The younger man looked at him. “Why did you come? You could have stayed back there. Hell, you and Maya could have split at any time.”
The writer sighed. “It’s hard to explain. I used to think being on my own was the best way, but now I feel differently. It’s like I belong to something now, like I actually matter.”
“You do,” said Stone. “Everyone likes you, and everyone trusts you. Plus it’s really obvious that you and Maya should be together.”
“If she ever stops being mad at me,” Evan said.
“She’s got a temper like Faith did,” Stone said, “but she’ll get over it. You two will be fine.”
They watched the corridor in silence for a while.
“Mostly I think I came along for Calvin,” Evan said at last. “He’s lost so much, like you said, and he’s willing to risk his life to make a sanctuary for the people who love him. How can you not follow someone like that?”
Stone looked at Evan and nodded. “That’s why I came.”
“Calvin’s a good leader.”
“I didn’t follow him, Evan,” said the seventeen-year-old. “I came for you.”
Evan started to slowly shake his head.
“You’re part of the Family,” the boy said, “and as much a leader as Calvin. If anything ever happened to him, you’d be the man.”
“How can you say that? You’ve all been together for so long, and I just wandered in from nowhere. Like you said, I could take off at any moment. That’s not a leader.”
“But you didn’t take off,” said Stone, “even when a lot of people would. You’ve stuck your neck out how many times, always on the front lines, never hiding.

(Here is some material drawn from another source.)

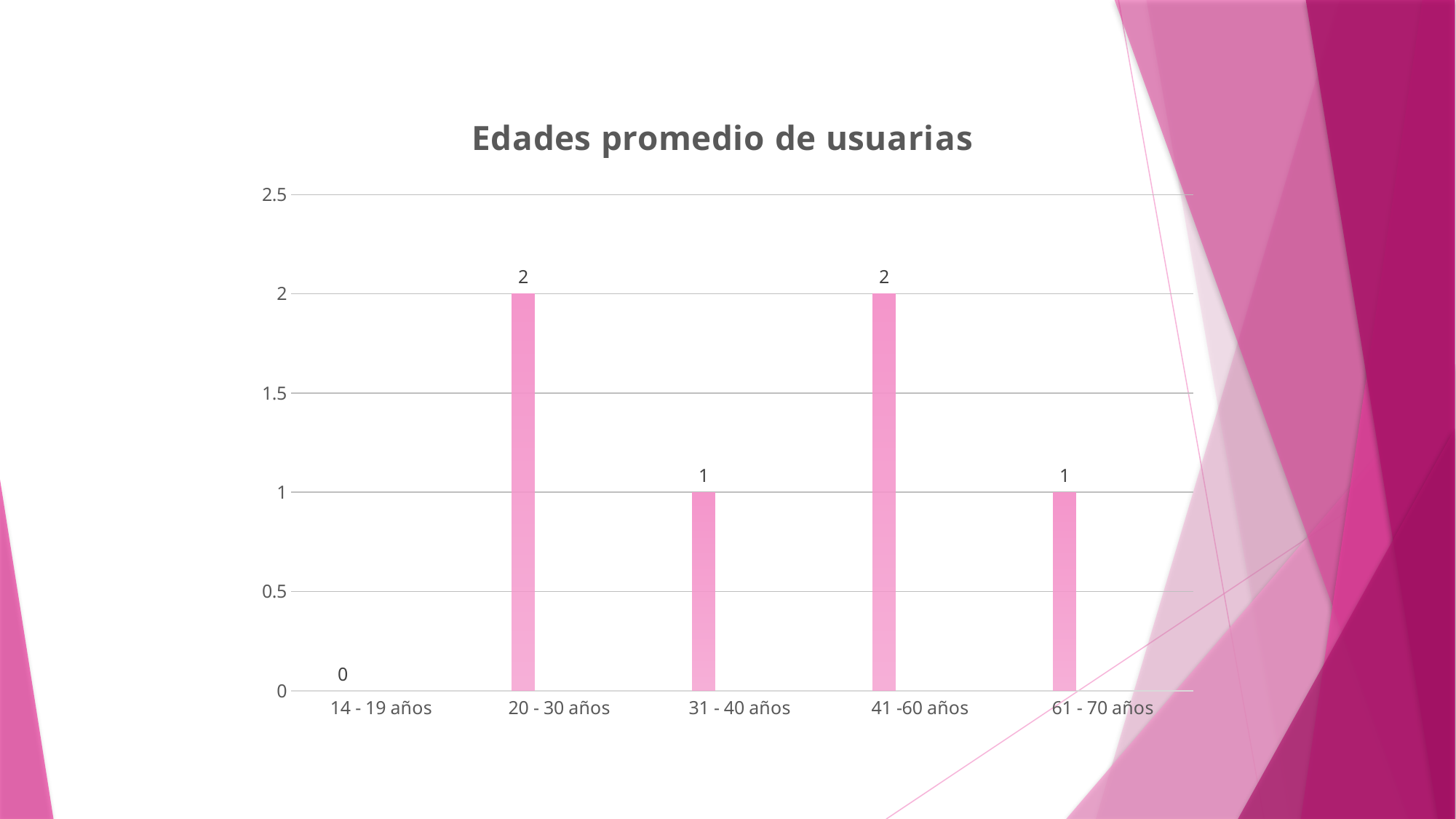
What is the value for 61 - 70 años? 1 What is the value for 20 - 30 años? 2 Which category has the lowest value? 14 - 19 años What is the value for 14 - 19 años? 0 What kind of chart is this? bar chart What is the value for 31 - 40 años? 1 Which is larger, the value for 41 -60 años or the value for 61 - 70 años? 41 -60 años What is the total of the values for 20 - 30 años and 41 -60 años? 4 What is the title of the chart? Edades promedio de usuarias How many categories are shown on the x axis? 5 What is the difference between the values for 20 - 30 años and 31 - 40 años? 1 What is the highest value shown on the y axis? 2.5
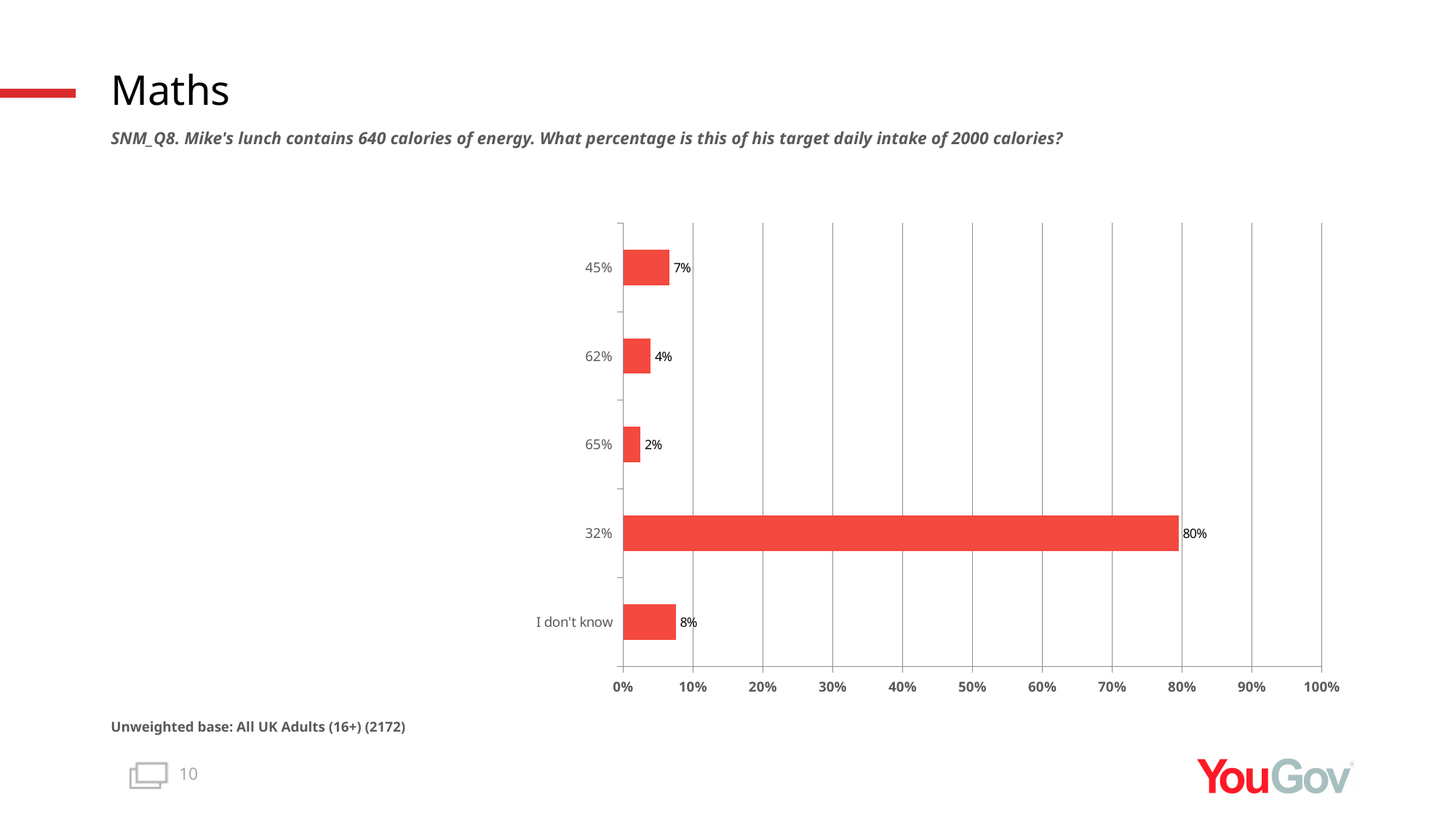
Which answer option has the lowest share of respondents? 65% Which has a larger share of respondents: the answer "62%" or the answer "45%"? 45% What percentage of respondents answered "65%"? 2% What percentage of respondents answered "I don't know"? 8% What is the difference between the share of respondents who answered "32%" and those who answered "I don't know"? 72% How many answer options are shown in the chart? 5 Is the value for the answer "32%" greater or less than 70%? greater What percentage of respondents answered "32%"? 80% Which answer option has the highest share of respondents? 32% What kind of chart is shown on the slide? bar chart What percentage of respondents answered "45%"? 7% What is the highest value shown on the x axis of the chart? 100%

You think things through, you make good decisions. Sounds like a leader to me.”
Evan shook his head. “Calvin is a leader. He cares about people to the point he’s willing to die to keep them safe.”
The corner of Stone’s mouth lifted in a little smile. “And you’re not? Then why are you here?”
Evan didn’t have a response.
Stone leaned against the bulkhead, watching out the corridor. “Calvin is like a father to everyone, certainly to me. But sometimes fathers die. Sometimes they just get too old or too tired to carry on. I get that, but I think a lot of people just assumed he would be around forever.” He crossed his arms. “The Family never really had a number two. Dane was cool, but he was too flaky. Faith could have probably stepped up, and Little Bear too, but you could tell they wouldn’t have wanted the responsibility.” He shrugged. “I don’t think any of us noticed there was no one to take over the Family until you showed up and made us realize it was you.”
Evan began to protest, but Stone shook his head. “People trust you, man. They listen to you. Ask anyone,” he said. “Ask Calvin.”
They stood watch and spoke no more, Evan thinking about what the young man had said, less frightened about the responsibility of leadership than he thought he would be. He had told Stone the truth; he felt like he finally belonged somewhere, and it was that which gave him an odd sense of calm.
The rest of the group began to stir around 5:00
A.M.
People took advantage of the nearby head, ate a light breakfast, and counted their rounds of ammunition. Nervous looks were exchanged when the final count came in.
Ten minutes later, Calvin led them back out into the ship.